Demasiado blanco todo. Metafóricamente y de verdad. Blancos la lituana Evelina y sus acompañantes. Blancos los de Azerbayán. Era un poco «Always» de Spielberg. Pero es que los acompañantes de nuestra Lucía también iban de blanco. La actuación de España con los Sonny Crockett bailando y las palmeras de fondo era Corrupción en Miami con gaita. Enorme la chica con semejante copla, pero ya sabía que iba al matadero (al 23 con 50 puntos). Viendo a las serbias, lo mismo podríamos haber mandado nosotros a la Julieta Serrano de «Mujeres al borde de un ataque de nervios». De todas maneras, un festival donde la canción del yogur griego llega tan alto tiene un gusto dudoso.
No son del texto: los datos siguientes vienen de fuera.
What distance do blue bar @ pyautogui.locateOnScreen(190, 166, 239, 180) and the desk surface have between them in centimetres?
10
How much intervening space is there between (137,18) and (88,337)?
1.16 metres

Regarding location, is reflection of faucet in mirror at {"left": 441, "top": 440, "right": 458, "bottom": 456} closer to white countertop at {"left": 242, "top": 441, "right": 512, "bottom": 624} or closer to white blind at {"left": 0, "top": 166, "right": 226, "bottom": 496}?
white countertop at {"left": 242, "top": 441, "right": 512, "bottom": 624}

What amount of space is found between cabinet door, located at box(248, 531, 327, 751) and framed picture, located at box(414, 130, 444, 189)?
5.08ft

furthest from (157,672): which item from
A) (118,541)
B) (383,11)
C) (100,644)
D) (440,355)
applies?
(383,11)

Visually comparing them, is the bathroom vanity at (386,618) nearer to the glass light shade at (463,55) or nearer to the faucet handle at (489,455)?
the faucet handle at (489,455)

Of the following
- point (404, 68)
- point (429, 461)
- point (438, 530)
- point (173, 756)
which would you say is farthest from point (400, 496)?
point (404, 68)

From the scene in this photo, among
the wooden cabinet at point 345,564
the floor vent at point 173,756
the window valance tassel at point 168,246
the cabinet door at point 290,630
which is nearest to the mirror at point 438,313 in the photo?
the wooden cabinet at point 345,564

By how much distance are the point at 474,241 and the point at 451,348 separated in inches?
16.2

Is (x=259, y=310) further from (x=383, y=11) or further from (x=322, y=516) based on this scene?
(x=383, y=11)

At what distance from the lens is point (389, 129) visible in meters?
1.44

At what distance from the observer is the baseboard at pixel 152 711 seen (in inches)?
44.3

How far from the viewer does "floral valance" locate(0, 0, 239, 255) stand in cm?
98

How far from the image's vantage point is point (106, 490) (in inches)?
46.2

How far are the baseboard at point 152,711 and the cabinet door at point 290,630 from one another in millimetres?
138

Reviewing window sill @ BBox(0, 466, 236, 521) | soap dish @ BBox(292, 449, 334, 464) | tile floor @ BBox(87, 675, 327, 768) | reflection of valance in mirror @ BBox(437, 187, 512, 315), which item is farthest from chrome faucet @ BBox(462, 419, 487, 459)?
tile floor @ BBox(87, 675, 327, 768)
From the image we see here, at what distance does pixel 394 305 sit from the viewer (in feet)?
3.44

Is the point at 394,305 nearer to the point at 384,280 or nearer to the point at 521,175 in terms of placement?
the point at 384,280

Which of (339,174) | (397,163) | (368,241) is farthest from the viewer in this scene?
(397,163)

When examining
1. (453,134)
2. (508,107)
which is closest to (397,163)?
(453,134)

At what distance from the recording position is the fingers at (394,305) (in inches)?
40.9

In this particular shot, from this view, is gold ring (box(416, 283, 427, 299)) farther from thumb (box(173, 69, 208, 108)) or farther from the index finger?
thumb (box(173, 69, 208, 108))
Un festival donde los hombres van más escotados que las mujeres resulta rarito (y qué cantidad de actuaciones «todotíos»). Salvo por el canalillo de la lituana Evelina, las demás eran de lo más modosito. Ni la espectacular Maja (Eslovenia) con sus botas, guantes y vestido metálico enseñaba chicha. Para eso estaba el danés (por detrás) y los británicos (por delante). Por no hablar de la mucha laca de los irlandeses y el danés con sus pelos parados.

En fin, en momentos como este, me alegro de no ser eurofan. A Azerbayán iba a ir Rita.